Buildings filled with tenants attract investors. What’s striking these days on the leasing end is the demand for transit-oriented property. In the first quarter in the Washington-area market, 92 percent of leasing volume involved buildings within a half-mile of an existing or planned Metrorail station. One driver behind this trend is Tysons, which has four new Metro stations and plenty of new commercial space. But there are plenty of properties in places like Old Town Alexandria or along the Rosslyn-to-Ballston corridor in Arlington County. “All capital is gravitating to the same fundamentals, which is Metro,” Prutting says.

The appeal of transit comes at an interesting time. Last fall Arlington canceled plans for a streetcar system along Columbia Pike, a project that already had been used by developers to market new projects that now seem stranded.

Also in Northern Virginia, the second phase of the Metrorail Silver Line from Reston to Washington Dulles International Airport has been delayed a year until late 2019.

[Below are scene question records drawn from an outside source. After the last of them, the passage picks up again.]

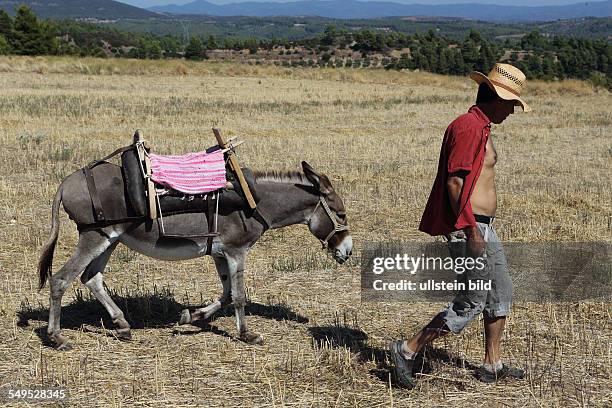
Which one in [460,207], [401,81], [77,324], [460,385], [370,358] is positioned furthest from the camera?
[401,81]

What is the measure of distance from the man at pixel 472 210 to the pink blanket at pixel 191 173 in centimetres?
199

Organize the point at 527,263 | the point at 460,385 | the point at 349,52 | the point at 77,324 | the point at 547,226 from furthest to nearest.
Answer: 1. the point at 349,52
2. the point at 547,226
3. the point at 527,263
4. the point at 77,324
5. the point at 460,385

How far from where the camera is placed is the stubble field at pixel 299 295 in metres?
5.99

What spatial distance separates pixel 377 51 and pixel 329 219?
86.8 meters

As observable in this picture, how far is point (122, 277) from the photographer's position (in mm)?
8812

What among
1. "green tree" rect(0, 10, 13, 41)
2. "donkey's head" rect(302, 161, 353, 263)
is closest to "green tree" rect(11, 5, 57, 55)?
"green tree" rect(0, 10, 13, 41)

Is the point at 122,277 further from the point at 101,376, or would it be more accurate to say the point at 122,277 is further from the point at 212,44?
the point at 212,44

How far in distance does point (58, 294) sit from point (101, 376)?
3.25 ft

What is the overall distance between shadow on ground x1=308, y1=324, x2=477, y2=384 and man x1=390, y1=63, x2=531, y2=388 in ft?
1.44

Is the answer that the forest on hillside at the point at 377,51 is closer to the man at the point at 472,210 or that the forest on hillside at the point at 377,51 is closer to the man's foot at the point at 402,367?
the man at the point at 472,210

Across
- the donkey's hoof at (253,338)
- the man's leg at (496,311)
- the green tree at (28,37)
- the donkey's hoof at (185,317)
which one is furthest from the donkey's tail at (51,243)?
the green tree at (28,37)

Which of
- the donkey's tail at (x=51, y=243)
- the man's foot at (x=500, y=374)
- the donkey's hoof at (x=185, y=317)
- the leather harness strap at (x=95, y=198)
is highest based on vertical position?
the leather harness strap at (x=95, y=198)

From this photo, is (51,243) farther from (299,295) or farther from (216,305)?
(299,295)

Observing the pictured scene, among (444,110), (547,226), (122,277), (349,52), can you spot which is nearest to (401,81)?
(444,110)
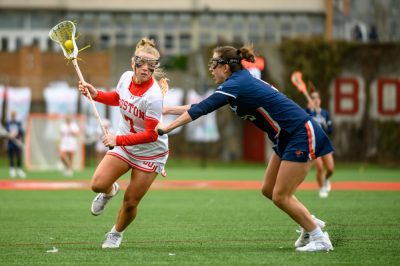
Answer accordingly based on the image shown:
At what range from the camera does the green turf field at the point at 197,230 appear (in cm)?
1033

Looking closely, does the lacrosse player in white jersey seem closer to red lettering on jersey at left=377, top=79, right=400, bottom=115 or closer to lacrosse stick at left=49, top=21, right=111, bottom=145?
lacrosse stick at left=49, top=21, right=111, bottom=145

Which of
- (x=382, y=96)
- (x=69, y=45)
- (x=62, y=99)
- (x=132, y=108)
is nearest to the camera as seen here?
(x=132, y=108)

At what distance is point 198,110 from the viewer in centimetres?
1047

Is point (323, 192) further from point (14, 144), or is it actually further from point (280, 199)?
point (14, 144)

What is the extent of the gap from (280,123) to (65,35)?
3.49 m

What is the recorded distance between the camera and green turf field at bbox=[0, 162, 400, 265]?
1033cm

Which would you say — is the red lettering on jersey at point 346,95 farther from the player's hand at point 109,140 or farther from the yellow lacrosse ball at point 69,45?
the player's hand at point 109,140

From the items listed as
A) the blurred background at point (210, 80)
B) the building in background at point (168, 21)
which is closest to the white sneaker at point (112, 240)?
the blurred background at point (210, 80)

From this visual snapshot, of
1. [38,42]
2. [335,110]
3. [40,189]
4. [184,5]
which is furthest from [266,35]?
[40,189]

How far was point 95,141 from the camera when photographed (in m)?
39.7

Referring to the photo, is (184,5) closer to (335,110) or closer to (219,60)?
(335,110)

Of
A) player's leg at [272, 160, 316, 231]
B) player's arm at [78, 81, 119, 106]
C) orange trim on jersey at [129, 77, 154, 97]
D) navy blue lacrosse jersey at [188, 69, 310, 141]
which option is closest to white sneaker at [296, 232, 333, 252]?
player's leg at [272, 160, 316, 231]

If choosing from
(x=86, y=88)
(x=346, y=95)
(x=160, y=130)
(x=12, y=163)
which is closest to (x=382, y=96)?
(x=346, y=95)

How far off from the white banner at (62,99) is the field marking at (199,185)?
45.4 feet
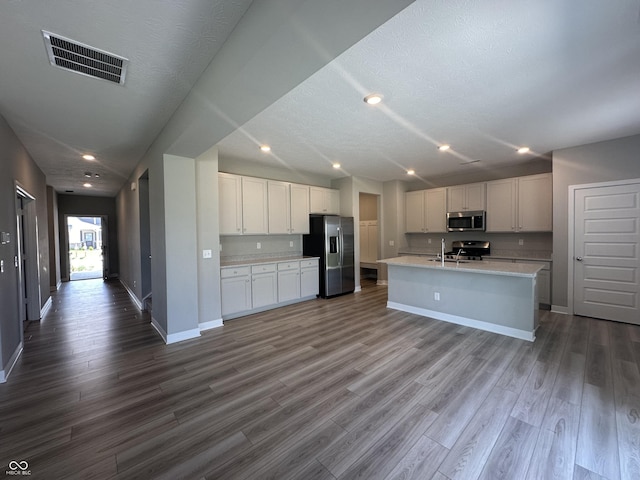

Meanwhile in Virginia Beach, leaders are laying plans to extend the light rail system launched in Norfolk four years ago all the way to the oceanfront. A final route hasn’t been decided. Adams says supporting light rail would “send a signal to national companies that we’re a forward-thinking, aggressive community, worthy of their relocation consideration.”

“We are in the busiest cycle of our careers, trying to make hay while the sun shines,” he says.